Initially, Korfmann composed pictures with little photographic intervention to a great compositional effect. Now her images offer a similar visual impact, yet they are conversely developed from dozens of individual details spliced together. To aid in this process, the artist uses digital image processing and intervenes directly in the picture. In these works Korfmann systematically alters the perspective, shifting the view from frontal to aerial vantage points. The effect is both temporal and spatial, and through her images, viewers have the opportunity to witness contrasting notions of both brevity and duration. Works like Waiting for Julia (3 x 10 min), 2008 or Waiting for Atousa (1h) 2009 refer to a time-span that questions the idea of a singular moment. Time freezes, as it were, and so the "genuineness" of the moment will never be truly valid. This idea is nowhere more evident than when the artist photographs guests from above, as they move into her field of view—in twos and threes—on the red carpet below. Figures accrue within the frame of the lens with consecutive exposures and are ultimately spliced together, though side-by-side instead of atop one other. It is here that we also see Korfmann navigating a well-conceived choreography and imagining the dramatic effect.
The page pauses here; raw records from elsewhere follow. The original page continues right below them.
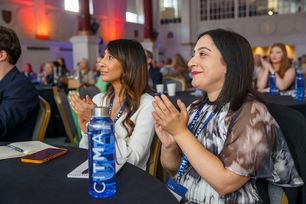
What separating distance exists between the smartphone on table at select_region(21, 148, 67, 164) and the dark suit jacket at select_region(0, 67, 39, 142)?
27.6 inches

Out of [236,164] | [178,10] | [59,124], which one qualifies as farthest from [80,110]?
[178,10]

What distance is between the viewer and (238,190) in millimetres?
1167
The work titled, Fast Forward, Checkpoint Charlie (1,8h), 2009 likewise produces a sense of artifice as the artist manipulates composition still more playfully. Each local area of the image is clearly recognizable and so seems logical in and of itself. But here Korfmann varies exposure time in addition to vantage point, warping perceptions of movement and inactivity. Sequentially stitching together these numerous and inconsistent representations, Korfmann induces the magic moment, so to speak, merging the various lapses of time into one instant. The viewer observes a passing motorcycle in full focus next to pedestrians blurred, and thereby becomes the subject of Korfmann's deception. And the surer one is in recognizing the image, the more successful the artist's pictorial deception.

Katrin Korfmann's pictures are fascinating not only for their compelling aesthetics and composition, but also for an illusory simultaneity and spatial distortion that makes up these seemingly complex worlds.